• Excerpted text

# Passat caliper



## jmbvw (May 16, 2008)

About a year ago I changed the pads and rotor on my 02 Passat. I couldn't get the calipers to compress (didn't know about the "special tool") so I called one of the local yocal shops and asked if there were any tricks to compressing calipers on VW passats. They said no, they've never had a problem. Just bleed the brake fluid and they should compress. So, I took the calipers off, opened the bleeder valve all the way, and hit it with a hammer... Compressed like a champ. The brakes were fine after that, but for a while they "dragged" and the brakes would get hot. After the first month they were fine and there were no noticeable problems. Now, after about 15,000 miles (and a little under a year) the shoes are almost worn down on the back.
If I get the special tool to compress the calipers and change the shoes will the calipers be ok, or did I mess them up completely w/ the hammer? Should I just pony up the cash and buy new calipers??

• Aim of the task
According to the forum post about the Passat caliper, why did the poster open the bleeder valve fully before hitting the caliper with a hammer?

• Information provided
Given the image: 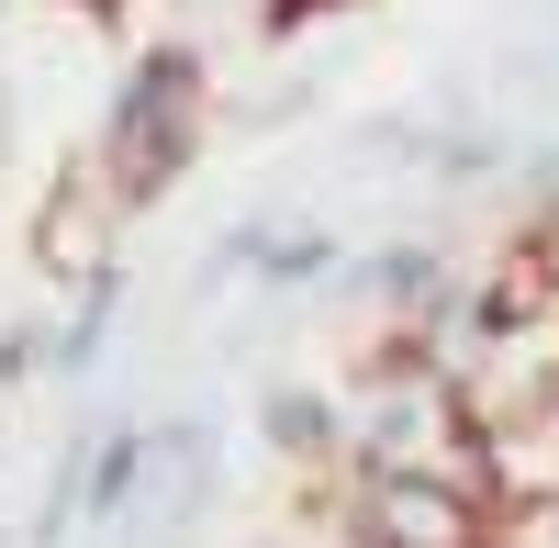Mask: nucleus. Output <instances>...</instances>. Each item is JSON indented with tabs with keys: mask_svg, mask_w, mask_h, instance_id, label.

• In response
The poster could not get the calipers to compress and did not know about the special tool, so they called a local shop. The shop said it had never had a problem and that the calipers should compress once the brake fluid was bled, so the poster followed that advice.